Exercise tasks.
a. Copy the stretch of the mod_dav and EBCDIC thread from "Yes there is, it's" through "possible to decode)", swapping in "ASCII" wherever "EBCDIC" appears.
b. In the mod_dav and EBCDIC thread, which function handles converting XML to the native charset on the input path?
#### Passage provided ####
Re: mod_dav and EBCDIC

2005-11-23 Thread Joe Orton
On Sun, Nov 20, 2005 at 09:53:50AM -0500, Jeff Trawick wrote:
 On input path, ap_xml_parse_input() handles converting xml to native
 charset (at least in 2.2).  On output, there is no provision for
 converting xml in responses.

OK, pop quiz: how is a Unicode XML document getting converted into 
EBCDIC on input without losing most of the character set along the way?

joe


Re: mod_dav and EBCDIC

2005-11-23 Thread William A. Rowe, Jr.

Joe Orton wrote:

On Sun, Nov 20, 2005 at 09:53:50AM -0500, Jeff Trawick wrote:


On input path, ap_xml_parse_input() handles converting xml to native
charset (at least in 2.2).  On output, there is no provision for
converting xml in responses.


Yes there is, it's the explicit or implicit charset definition of the
xml format.  If mod_dav, or others, are generating EBCDIC xml without
the proper charset tags (if such a thing were even possible to decode)
then I'd think this is a much deeper problem in the modules creating
the xml, not the httpd core.  I understand all xml is iso-8859-1 until
informed otherwise.

How can the xml parser or xml apps do anything with alternate explicit
charsets, if the core/filters switch the input or output stream to EBCDIC?


mod_dav and EBCDIC

2005-11-20 Thread Jeff Trawick
On input path, ap_xml_parse_input() handles converting xml to native
charset (at least in 2.2).  On output, there is no provision for
converting xml in responses.

Some choices:

(a) convert right in DAV before calling ap_fXXX() APIs
(b) have DAV implement a filter that converts xml from native to UTF-8
(or whatever the xml says the charset is in); add the filter
automatically within DAV when it generates an xml response; it would
be prudent for mod_charset_lite to be aware of this filter so that it
won't touch the body where it is added
(c) have mod_charset_lite implement a special filter for this purpose;
perhaps it uses the existing logic but the name of the filter sets the
proper configuration; DAV would add this filter implicitly when it
generates an xml response; user simply loads mod_charset_lite on
non-ASCII machine and no further configuration is needed to get DAV
xml translatable
(d) ??? (some solutions in mod_charset_lite which require user to do
special mod_charset_lite configuration, such as to indicate that dav
xml is translated one way and actual content is potentially translated
a different way, or not translated at all)

(c) looks reasonable to me; they agree on filter name
(mod_charset_lite.h) and it is presumed that it means to translate
from the codepage of compliled in strings (such as the string
DAV_XML_HEADER in mod_dav.h) to UTF-8

Thoughts?


Re: mod_dav and EBCDIC

2005-11-20 Thread Nick Kew
On Sunday 20 November 2005 14:53, Jeff Trawick wrote:
 On input path, ap_xml_parse_input() handles converting xml to native
 charset (at least in 2.2).  On output, there is no provision for
 converting xml in responses.

Is this a hypothetical or real-life issue?


 Some choices:

 (a) convert right in DAV before calling ap_fXXX() APIs

Ugh.  What are filters for?
#### Raw data ####
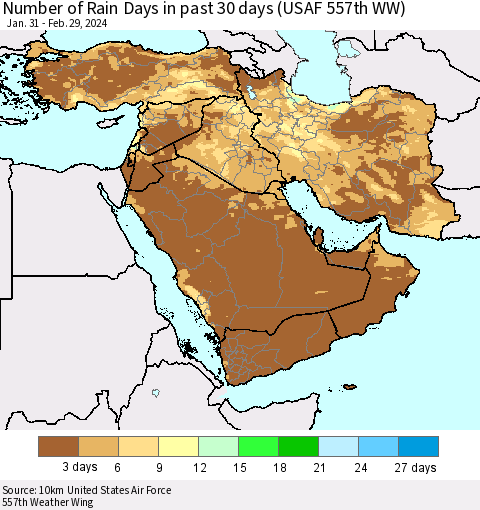 Middle East and Turkey Number of Rain Days in past 30 days (USAF 557th WW) 02/29/2024 Thematic Map For 2/26/2024 - 2/29/2024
####
Solutions in order.
a.
Yes there is, it's the explicit or implicit charset definition of the
xml format.  If mod_dav, or others, are generating ASCII xml without
the proper charset tags (if such a thing were even possible to decode)

b. ap_xml_parse_input()